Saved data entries
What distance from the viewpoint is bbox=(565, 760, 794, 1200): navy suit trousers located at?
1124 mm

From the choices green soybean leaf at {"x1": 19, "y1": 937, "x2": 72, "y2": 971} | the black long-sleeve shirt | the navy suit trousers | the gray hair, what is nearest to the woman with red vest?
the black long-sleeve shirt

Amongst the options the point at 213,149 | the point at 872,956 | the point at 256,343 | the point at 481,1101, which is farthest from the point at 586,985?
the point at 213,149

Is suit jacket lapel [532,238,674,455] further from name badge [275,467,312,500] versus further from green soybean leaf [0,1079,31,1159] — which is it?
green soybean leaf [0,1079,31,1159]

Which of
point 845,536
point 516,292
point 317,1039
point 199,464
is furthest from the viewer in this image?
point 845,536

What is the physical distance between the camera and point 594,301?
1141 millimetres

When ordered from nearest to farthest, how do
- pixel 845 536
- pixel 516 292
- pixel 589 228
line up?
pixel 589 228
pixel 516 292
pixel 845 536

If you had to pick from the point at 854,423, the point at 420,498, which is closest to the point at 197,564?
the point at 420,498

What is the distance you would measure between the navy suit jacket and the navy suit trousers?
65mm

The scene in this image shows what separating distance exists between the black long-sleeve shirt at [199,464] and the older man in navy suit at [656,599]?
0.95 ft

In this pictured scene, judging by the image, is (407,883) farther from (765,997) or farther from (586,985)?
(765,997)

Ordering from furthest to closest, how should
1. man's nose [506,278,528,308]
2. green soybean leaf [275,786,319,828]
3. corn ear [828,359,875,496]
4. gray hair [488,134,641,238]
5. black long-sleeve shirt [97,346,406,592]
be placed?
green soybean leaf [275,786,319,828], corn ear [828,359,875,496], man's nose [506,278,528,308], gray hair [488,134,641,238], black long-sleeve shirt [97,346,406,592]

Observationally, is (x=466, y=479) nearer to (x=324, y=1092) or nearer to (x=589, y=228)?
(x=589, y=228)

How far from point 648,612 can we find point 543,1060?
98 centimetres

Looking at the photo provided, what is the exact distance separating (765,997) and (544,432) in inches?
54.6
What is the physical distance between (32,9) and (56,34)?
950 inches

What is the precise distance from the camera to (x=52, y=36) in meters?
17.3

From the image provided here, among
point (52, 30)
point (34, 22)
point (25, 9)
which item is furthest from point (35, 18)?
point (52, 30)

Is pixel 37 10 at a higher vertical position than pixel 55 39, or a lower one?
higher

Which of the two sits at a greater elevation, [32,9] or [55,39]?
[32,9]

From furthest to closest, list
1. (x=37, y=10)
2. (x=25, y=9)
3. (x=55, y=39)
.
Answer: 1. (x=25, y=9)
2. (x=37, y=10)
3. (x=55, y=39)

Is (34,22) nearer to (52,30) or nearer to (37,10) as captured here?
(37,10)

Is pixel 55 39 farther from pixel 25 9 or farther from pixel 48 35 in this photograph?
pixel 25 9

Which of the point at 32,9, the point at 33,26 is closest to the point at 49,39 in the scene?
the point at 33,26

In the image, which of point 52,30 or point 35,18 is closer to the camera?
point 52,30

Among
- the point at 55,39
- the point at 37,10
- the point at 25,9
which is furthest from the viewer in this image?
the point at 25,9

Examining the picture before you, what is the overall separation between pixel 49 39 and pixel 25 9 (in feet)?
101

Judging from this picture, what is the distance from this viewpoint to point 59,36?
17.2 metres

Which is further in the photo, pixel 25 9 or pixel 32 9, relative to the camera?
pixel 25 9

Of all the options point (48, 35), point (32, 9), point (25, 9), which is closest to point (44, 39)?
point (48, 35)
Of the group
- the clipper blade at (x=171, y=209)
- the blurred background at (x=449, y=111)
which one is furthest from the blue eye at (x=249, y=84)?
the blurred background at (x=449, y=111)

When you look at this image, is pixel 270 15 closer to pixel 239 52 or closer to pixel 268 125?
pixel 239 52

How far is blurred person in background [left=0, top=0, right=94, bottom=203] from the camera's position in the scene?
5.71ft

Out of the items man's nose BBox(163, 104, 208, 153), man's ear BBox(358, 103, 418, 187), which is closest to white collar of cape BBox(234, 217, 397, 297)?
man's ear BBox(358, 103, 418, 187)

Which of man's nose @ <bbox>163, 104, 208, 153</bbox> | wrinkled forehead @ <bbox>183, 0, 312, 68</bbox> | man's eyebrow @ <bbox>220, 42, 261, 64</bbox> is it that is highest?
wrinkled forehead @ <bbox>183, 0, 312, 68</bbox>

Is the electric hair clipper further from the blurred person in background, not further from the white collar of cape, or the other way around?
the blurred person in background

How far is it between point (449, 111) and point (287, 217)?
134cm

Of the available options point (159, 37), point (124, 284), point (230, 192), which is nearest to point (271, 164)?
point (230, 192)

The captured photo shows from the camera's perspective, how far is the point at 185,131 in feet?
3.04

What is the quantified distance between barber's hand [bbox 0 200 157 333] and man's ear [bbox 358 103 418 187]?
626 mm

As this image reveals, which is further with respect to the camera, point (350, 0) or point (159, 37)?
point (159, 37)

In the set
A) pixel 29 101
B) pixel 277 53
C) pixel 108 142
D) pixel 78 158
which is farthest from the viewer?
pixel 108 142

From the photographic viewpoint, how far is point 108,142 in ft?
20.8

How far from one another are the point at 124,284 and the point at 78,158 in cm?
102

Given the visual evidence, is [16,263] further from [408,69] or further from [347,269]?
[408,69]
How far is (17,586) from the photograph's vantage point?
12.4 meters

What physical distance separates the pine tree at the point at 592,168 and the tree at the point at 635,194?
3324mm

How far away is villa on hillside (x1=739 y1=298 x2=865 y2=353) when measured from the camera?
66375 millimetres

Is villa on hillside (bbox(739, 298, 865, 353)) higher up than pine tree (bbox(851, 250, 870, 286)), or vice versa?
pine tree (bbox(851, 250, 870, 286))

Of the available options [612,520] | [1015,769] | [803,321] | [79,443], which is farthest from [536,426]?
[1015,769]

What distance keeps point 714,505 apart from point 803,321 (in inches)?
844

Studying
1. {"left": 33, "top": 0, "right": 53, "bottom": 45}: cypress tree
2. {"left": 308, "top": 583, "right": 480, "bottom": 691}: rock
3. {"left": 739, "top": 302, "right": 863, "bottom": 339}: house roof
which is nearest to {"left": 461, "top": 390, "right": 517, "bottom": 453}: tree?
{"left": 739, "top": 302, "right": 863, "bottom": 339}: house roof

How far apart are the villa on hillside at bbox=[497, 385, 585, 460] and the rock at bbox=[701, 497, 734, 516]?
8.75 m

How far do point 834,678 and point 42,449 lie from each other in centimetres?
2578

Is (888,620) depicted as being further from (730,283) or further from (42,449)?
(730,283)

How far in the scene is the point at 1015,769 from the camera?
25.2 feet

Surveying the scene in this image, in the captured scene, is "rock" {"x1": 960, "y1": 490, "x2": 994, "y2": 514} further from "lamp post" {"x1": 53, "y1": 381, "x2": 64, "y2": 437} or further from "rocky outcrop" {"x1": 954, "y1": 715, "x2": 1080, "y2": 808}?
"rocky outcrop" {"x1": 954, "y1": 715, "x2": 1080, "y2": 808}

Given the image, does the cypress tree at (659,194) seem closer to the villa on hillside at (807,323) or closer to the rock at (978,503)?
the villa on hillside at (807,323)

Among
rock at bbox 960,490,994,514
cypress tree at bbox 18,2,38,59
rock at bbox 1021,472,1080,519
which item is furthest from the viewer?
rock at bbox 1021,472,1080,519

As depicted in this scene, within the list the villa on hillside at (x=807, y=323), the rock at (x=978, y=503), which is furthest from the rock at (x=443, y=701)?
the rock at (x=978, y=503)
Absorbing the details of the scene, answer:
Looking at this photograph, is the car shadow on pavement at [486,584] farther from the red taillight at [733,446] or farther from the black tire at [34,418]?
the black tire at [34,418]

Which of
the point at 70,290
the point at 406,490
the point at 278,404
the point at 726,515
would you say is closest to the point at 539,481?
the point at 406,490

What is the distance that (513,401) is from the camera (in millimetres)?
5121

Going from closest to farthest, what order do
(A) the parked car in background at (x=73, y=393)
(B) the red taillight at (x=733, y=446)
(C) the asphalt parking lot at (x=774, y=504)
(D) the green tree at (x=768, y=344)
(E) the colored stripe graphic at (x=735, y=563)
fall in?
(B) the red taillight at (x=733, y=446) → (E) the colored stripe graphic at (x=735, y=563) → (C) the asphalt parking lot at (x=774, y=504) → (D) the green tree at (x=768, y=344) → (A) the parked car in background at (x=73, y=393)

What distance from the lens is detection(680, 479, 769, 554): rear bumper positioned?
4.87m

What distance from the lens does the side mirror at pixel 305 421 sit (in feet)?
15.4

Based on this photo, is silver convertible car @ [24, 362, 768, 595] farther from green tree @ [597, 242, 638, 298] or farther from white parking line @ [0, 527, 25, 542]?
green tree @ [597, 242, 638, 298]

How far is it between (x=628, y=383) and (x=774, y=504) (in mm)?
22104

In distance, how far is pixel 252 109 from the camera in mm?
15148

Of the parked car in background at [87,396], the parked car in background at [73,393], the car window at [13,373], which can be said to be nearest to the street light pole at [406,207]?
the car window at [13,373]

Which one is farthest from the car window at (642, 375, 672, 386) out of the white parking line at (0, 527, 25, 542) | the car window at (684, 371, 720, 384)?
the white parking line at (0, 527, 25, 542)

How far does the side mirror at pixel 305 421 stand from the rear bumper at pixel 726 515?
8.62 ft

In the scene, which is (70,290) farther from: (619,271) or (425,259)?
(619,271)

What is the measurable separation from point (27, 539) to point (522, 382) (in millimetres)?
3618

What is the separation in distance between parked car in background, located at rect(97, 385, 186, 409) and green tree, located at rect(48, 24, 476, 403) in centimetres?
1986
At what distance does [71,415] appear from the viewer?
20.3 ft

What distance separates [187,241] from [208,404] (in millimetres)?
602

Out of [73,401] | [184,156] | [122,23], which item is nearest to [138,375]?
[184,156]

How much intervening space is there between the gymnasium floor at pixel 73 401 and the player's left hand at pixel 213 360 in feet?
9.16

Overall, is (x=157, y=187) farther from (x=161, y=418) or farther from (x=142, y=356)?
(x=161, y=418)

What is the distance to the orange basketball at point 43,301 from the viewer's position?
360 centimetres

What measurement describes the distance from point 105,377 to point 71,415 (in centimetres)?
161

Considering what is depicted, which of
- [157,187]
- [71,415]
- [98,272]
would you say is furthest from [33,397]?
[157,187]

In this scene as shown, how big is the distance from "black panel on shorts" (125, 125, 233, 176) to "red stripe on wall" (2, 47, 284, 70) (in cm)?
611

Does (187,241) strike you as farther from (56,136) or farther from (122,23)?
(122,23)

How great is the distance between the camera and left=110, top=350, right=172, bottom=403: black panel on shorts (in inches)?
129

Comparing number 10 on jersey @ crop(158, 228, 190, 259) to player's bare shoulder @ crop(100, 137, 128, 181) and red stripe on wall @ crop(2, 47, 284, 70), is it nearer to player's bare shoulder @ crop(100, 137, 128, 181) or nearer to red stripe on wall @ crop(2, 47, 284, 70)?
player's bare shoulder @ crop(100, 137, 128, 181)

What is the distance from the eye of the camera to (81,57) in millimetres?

Required task: Rewrite the lines from the line with "Given the visual" to the line with "66375 millimetres", replacing "vantage point" with "viewpoint" and leaving everything else unchanged.

Solution for this task:
Given the visual evidence, is [16,263] further from [408,69] or further from [347,269]?
[408,69]
How far is (17,586) from the photograph's viewpoint?
12.4 meters

What physical distance separates the pine tree at the point at 592,168 and the tree at the point at 635,194?
3324mm

How far away is villa on hillside (x1=739 y1=298 x2=865 y2=353) when measured from the camera?
66375 millimetres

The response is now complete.